Directions: A faithful repeat of all the records, with no image kept, is the required answer.

(Stored records)
-*-*-
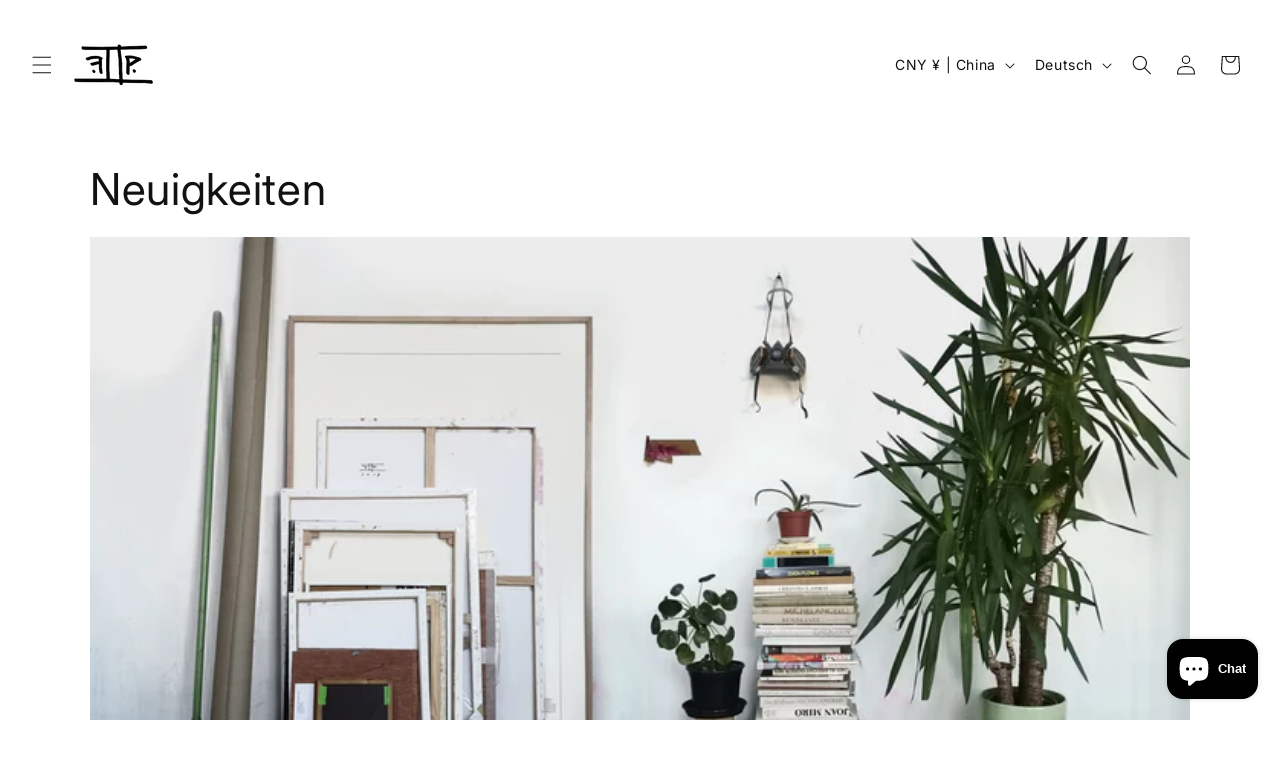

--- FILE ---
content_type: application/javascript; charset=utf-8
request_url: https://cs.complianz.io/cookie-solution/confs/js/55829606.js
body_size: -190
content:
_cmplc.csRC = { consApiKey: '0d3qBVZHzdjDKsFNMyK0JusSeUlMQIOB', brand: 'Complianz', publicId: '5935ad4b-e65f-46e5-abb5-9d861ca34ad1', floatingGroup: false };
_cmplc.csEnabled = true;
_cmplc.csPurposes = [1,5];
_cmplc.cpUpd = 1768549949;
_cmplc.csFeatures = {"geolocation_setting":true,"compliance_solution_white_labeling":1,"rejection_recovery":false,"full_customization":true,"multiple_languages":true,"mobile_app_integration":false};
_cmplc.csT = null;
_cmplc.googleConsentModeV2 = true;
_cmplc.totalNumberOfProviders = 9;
-*-*-
Result of the exercise:
--- FILE ---
content_type: application/javascript; charset=utf-8
request_url: https://cs.complianz.io/cookie-solution/confs/js/55829606.js
body_size: -190
content:
_cmplc.csRC = { consApiKey: '0d3qBVZHzdjDKsFNMyK0JusSeUlMQIOB', brand: 'Complianz', publicId: '5935ad4b-e65f-46e5-abb5-9d861ca34ad1', floatingGroup: false };
_cmplc.csEnabled = true;
_cmplc.csPurposes = [1,5];
_cmplc.cpUpd = 1768549949;
_cmplc.csFeatures = {"geolocation_setting":true,"compliance_solution_white_labeling":1,"rejection_recovery":false,"full_customization":true,"multiple_languages":true,"mobile_app_integration":false};
_cmplc.csT = null;
_cmplc.googleConsentModeV2 = true;
_cmplc.totalNumberOfProviders = 9;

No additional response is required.